From the line containing "Thế hệ hotgirl" to the last line of the records below, transcribe everything exactly, pictures excluded.

» **Entries provided**
****
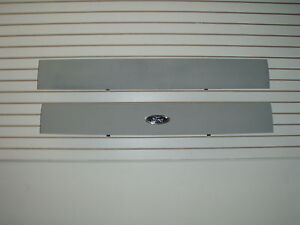 2002 2005 Ford Explorer Aplique Molding For The Hatch Door 1l2z78402a30captm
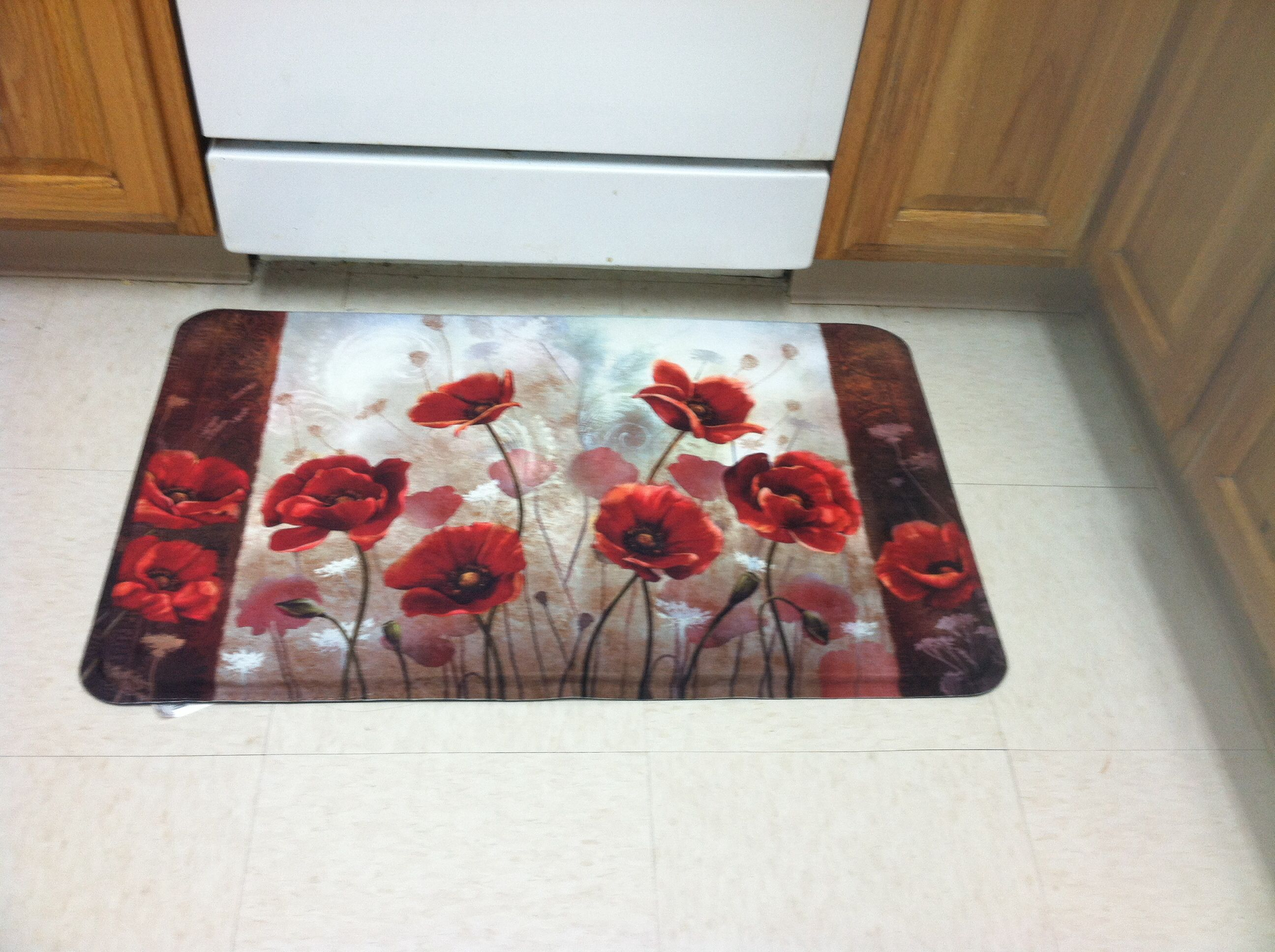 Charmant Poppy Kitchen Mat From Bed Bath And Beyond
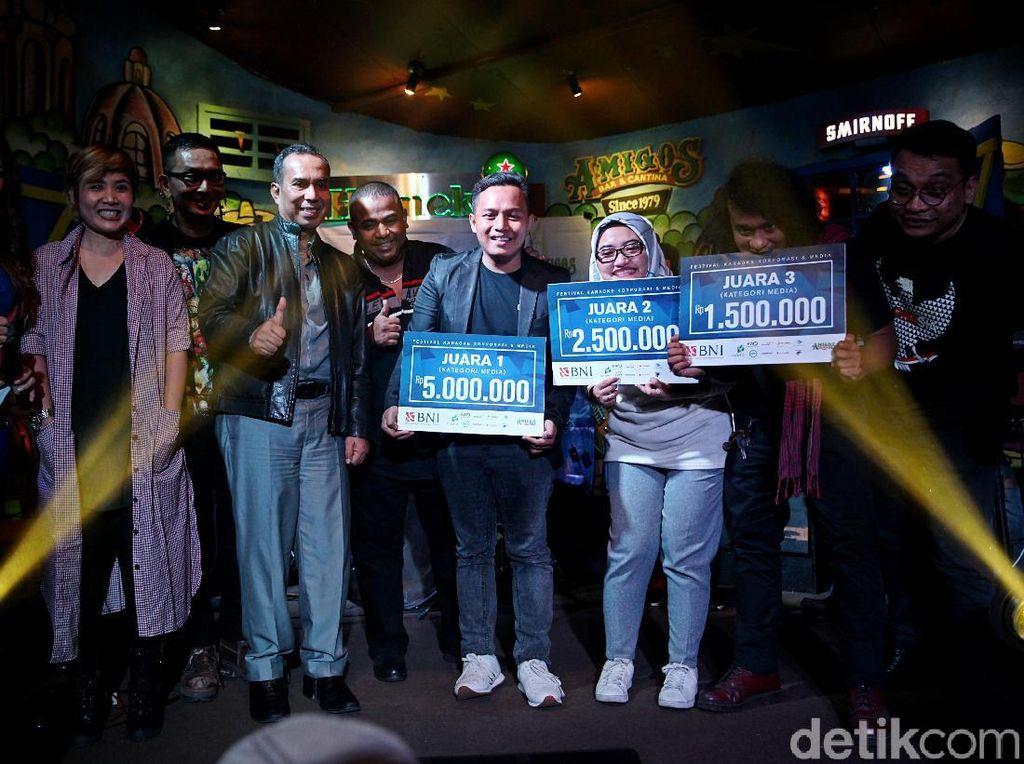 Melihat Keseruan Grand Final Festival Karaoke Korporasi dan Media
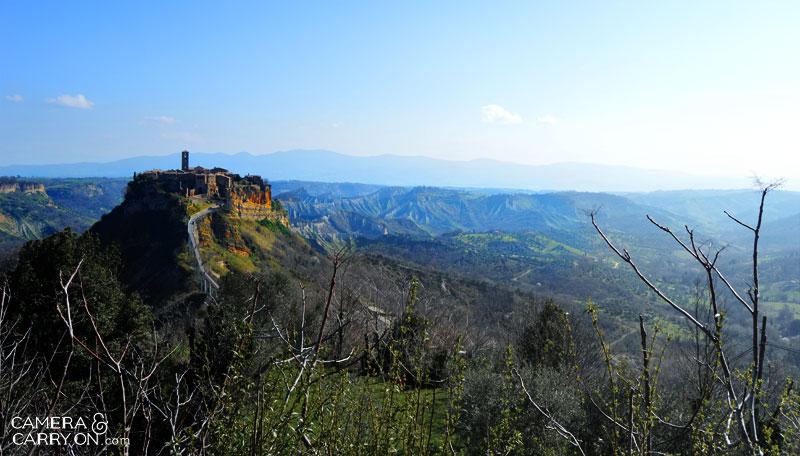 landscape_civitadibagnoregio_cameraandcarryon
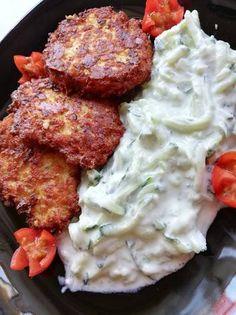 Pulyka tócsni Hungarian Recipes, Hungarian Food, Kaja, Diy Food, Tandoori Chicken, Bacon, Healthy Recipes, Food And Drink, Ethnic Recipes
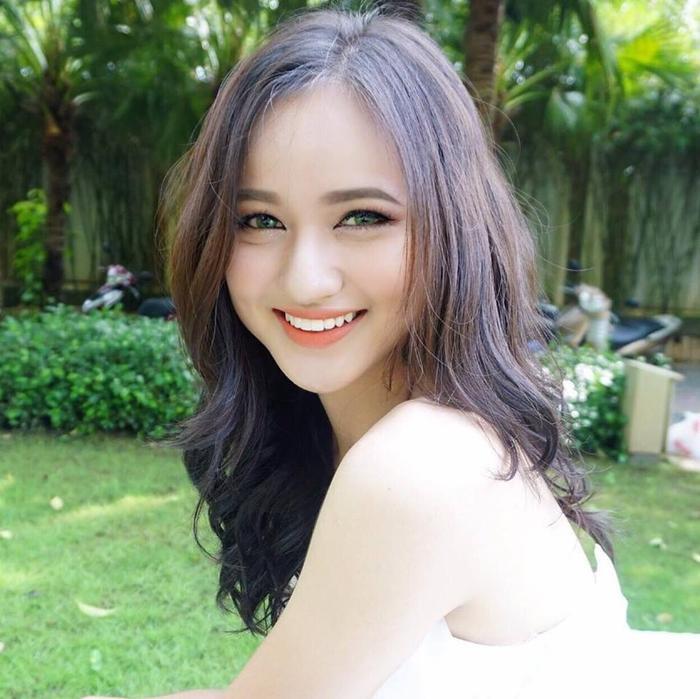 Thế hệ hotgirl sinh năm 2000: Người đạt ielts 8.5 ở tuổi 17, người lên báo nước ngoài nhờ nhan sắc xinh đẹp ảnh 1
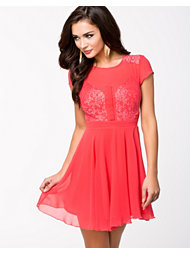 Elise Ryan Short Sleve Eyelash Skater Dress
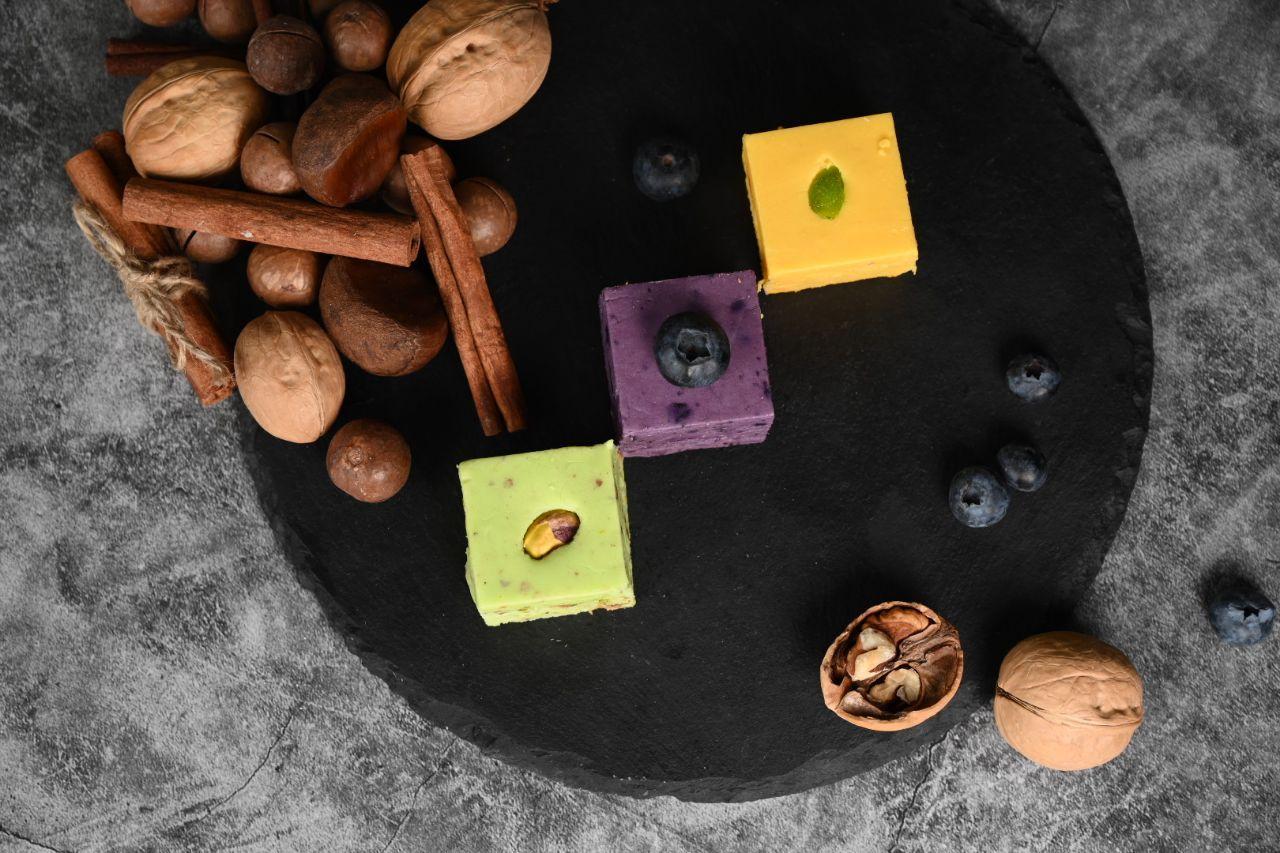 Набор из 9 сливочных помадок «Яркость жизни»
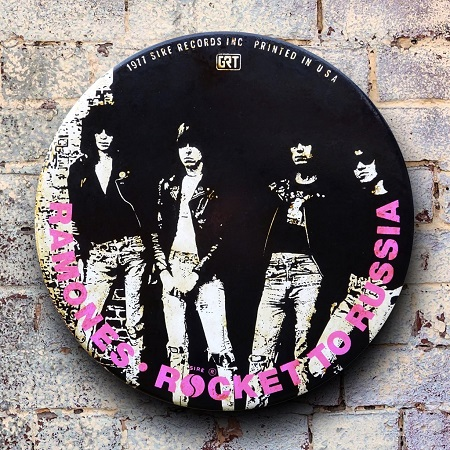 Ramones giant 3D vintage pin badge  - click to visit artists gallery ->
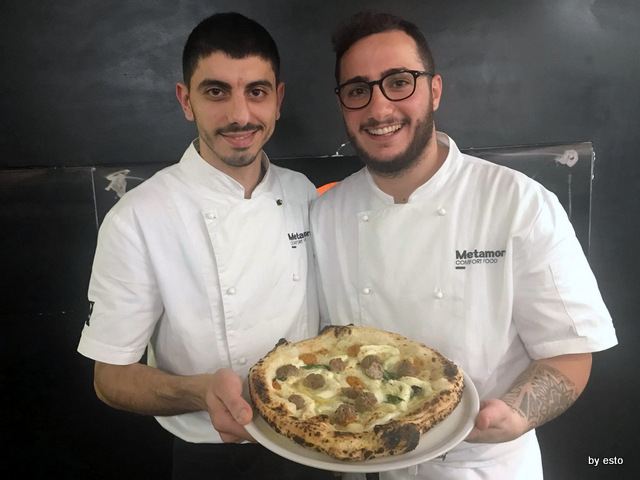 Metamorsi Carmine Nunziata e Gianni Ostetrico pizza ragu bianco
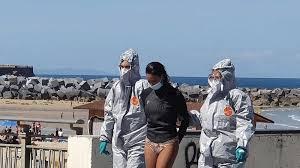 Surfista, enferma de Covid-19, es arrestada al salir del agua por no respetar la cuarentena
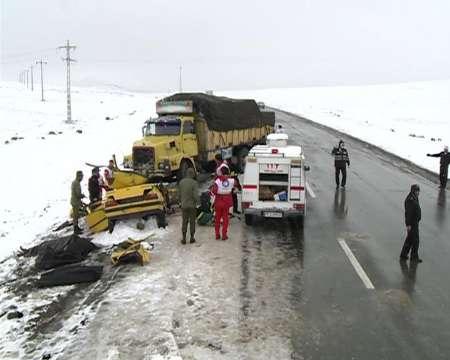 4 کشته و 2 مصدوم در تصادف ناشی از لغزندگی جاده (+عکس)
****
» **Response to the exercise**
 Thế hệ hotgirl sinh năm 2000: Người đạt ielts 8.5 ở tuổi 17, người lên báo nước ngoài nhờ nhan sắc xinh đẹp ảnh 1
 Elise Ryan Short Sleve Eyelash Skater Dress
 Набор из 9 сливочных помадок «Яркость жизни»
 Ramones giant 3D vintage pin badge  - click to visit artists gallery ->
 Metamorsi Carmine Nunziata e Gianni Ostetrico pizza ragu bianco
 Surfista, enferma de Covid-19, es arrestada al salir del agua por no respetar la cuarentena
 4 کشته و 2 مصدوم در تصادف ناشی از لغزندگی جاده (+عکس)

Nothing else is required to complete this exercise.